_Data to examine_
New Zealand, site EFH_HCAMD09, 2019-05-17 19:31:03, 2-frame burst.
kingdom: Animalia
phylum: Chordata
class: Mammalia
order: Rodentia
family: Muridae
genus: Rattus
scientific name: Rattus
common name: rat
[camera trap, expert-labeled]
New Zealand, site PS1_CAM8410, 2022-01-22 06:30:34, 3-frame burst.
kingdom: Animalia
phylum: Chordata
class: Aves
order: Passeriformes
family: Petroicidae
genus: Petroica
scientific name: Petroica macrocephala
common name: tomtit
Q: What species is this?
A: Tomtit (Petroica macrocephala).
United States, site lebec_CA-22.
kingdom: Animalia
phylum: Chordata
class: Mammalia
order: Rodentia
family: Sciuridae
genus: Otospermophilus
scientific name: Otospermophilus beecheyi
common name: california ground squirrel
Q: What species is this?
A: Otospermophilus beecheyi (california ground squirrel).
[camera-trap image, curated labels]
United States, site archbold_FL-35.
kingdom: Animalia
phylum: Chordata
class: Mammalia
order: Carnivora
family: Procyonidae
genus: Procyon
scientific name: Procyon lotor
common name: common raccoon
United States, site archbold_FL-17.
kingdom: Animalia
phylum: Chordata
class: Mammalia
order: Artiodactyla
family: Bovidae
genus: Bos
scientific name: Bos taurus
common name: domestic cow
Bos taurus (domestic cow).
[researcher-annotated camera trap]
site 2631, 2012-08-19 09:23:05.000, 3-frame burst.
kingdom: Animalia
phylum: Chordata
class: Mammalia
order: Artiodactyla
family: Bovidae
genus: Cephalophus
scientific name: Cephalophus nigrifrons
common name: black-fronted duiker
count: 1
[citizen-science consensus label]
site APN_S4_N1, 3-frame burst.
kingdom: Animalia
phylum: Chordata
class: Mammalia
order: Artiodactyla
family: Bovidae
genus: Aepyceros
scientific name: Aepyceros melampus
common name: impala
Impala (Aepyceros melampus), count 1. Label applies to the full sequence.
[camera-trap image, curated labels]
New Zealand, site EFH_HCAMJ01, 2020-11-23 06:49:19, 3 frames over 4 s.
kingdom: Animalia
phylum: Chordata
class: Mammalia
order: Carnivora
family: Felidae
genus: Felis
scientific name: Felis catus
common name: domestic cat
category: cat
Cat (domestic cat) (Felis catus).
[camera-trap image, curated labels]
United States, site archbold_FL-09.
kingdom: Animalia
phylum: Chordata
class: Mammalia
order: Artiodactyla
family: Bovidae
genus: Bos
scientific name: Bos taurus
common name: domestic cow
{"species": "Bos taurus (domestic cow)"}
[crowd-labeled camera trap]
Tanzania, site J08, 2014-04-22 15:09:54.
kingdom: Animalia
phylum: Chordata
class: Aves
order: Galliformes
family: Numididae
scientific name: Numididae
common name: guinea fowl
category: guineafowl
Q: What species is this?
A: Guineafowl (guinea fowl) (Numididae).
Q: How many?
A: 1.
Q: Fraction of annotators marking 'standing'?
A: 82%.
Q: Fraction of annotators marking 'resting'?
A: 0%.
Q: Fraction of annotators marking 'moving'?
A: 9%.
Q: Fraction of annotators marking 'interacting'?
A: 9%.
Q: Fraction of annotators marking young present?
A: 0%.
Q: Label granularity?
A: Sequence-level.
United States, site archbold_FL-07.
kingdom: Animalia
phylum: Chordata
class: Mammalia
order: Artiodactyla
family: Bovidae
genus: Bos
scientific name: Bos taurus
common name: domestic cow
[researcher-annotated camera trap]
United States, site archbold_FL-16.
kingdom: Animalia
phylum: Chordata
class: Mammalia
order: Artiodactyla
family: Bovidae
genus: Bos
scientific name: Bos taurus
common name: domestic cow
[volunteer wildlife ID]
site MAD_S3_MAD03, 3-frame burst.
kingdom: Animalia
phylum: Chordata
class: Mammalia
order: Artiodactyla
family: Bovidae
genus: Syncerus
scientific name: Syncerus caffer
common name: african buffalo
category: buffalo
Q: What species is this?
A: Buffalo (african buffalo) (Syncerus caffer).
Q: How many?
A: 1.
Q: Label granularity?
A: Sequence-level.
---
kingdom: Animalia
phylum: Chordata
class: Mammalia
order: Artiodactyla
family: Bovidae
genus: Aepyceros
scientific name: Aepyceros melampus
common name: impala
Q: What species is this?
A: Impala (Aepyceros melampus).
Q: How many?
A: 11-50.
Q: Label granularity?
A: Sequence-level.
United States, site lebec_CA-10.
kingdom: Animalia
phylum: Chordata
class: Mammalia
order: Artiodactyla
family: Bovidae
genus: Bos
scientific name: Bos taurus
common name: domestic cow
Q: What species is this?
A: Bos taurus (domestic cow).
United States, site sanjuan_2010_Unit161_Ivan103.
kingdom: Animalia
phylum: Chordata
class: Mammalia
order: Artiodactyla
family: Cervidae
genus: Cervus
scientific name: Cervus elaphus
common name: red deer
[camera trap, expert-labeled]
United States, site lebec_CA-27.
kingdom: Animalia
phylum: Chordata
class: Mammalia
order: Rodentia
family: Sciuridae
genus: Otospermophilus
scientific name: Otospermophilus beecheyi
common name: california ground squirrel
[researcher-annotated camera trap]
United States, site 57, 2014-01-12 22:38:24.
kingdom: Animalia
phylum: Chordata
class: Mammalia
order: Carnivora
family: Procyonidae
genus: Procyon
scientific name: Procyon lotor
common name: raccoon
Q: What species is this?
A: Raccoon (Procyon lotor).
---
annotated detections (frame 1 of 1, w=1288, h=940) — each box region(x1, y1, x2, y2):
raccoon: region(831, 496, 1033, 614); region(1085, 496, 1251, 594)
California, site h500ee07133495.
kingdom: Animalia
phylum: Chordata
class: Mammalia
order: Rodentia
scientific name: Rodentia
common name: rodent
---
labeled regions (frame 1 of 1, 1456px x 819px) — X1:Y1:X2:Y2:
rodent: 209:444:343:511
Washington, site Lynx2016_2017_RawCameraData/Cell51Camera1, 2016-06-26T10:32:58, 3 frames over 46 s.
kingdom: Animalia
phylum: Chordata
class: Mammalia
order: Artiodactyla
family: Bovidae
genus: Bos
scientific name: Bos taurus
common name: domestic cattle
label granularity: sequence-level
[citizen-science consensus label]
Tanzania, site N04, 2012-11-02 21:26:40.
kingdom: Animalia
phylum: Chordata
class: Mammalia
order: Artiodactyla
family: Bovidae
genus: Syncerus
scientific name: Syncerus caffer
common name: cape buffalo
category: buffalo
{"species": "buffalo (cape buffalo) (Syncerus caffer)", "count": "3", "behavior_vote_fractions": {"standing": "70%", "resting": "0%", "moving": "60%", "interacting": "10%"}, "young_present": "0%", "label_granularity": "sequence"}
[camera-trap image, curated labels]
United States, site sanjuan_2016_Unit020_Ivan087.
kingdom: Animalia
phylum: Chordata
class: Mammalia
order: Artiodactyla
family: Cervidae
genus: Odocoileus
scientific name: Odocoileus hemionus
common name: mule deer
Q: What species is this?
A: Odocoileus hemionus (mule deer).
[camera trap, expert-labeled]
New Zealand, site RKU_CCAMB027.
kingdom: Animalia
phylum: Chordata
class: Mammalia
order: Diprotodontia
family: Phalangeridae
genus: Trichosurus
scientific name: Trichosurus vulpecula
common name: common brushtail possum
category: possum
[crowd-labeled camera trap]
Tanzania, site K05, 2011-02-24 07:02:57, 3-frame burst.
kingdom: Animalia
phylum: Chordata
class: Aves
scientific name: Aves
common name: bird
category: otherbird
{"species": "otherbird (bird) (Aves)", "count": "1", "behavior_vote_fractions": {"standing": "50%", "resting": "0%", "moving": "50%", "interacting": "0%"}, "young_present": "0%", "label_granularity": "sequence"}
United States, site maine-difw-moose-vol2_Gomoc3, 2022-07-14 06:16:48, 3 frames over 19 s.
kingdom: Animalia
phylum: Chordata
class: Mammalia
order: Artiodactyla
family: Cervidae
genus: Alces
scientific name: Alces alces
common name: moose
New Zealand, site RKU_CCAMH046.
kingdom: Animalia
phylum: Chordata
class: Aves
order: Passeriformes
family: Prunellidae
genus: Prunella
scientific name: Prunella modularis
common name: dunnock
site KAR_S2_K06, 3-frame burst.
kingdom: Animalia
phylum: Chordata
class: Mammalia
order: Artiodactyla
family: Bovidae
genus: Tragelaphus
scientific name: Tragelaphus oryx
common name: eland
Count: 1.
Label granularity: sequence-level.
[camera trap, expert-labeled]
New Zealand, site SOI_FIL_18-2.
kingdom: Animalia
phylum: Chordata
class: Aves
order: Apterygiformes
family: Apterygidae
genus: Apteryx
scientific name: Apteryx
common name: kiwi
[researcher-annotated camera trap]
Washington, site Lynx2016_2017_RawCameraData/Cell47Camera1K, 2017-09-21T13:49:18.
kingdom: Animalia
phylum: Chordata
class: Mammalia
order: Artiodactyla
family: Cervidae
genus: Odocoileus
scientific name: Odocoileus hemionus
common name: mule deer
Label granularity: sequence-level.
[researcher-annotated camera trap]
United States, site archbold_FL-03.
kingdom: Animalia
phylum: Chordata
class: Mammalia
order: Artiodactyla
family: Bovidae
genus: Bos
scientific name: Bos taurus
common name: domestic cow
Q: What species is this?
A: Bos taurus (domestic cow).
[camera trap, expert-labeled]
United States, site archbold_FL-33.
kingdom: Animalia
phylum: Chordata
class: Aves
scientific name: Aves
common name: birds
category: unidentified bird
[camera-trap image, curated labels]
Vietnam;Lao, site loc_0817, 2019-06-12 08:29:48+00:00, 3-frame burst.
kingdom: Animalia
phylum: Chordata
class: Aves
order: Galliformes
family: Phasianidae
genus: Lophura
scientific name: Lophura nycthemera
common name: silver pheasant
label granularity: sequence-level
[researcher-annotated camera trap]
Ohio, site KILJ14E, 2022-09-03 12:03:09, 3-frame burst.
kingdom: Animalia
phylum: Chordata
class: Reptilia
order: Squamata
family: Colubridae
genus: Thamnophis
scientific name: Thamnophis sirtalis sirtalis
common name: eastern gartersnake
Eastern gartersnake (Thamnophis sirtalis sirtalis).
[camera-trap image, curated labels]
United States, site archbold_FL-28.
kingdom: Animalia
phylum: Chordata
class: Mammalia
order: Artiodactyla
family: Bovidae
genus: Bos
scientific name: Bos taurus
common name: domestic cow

_Activity_
Return a word-for-word copy of the lines from the beginning of the listing to the line holding "United States, site archbold_FL-35.", both kept.

_Exercise output_
New Zealand, site EFH_HCAMD09, 2019-05-17 19:31:03, 2-frame burst.
kingdom: Animalia
phylum: Chordata
class: Mammalia
order: Rodentia
family: Muridae
genus: Rattus
scientific name: Rattus
common name: rat
[camera trap, expert-labeled]
New Zealand, site PS1_CAM8410, 2022-01-22 06:30:34, 3-frame burst.
kingdom: Animalia
phylum: Chordata
class: Aves
order: Passeriformes
family: Petroicidae
genus: Petroica
scientific name: Petroica macrocephala
common name: tomtit
Q: What species is this?
A: Tomtit (Petroica macrocephala).
United States, site lebec_CA-22.
kingdom: Animalia
phylum: Chordata
class: Mammalia
order: Rodentia
family: Sciuridae
genus: Otospermophilus
scientific name: Otospermophilus beecheyi
common name: california ground squirrel
Q: What species is this?
A: Otospermophilus beecheyi (california ground squirrel).
[camera-trap image, curated labels]
United States, site archbold_FL-35.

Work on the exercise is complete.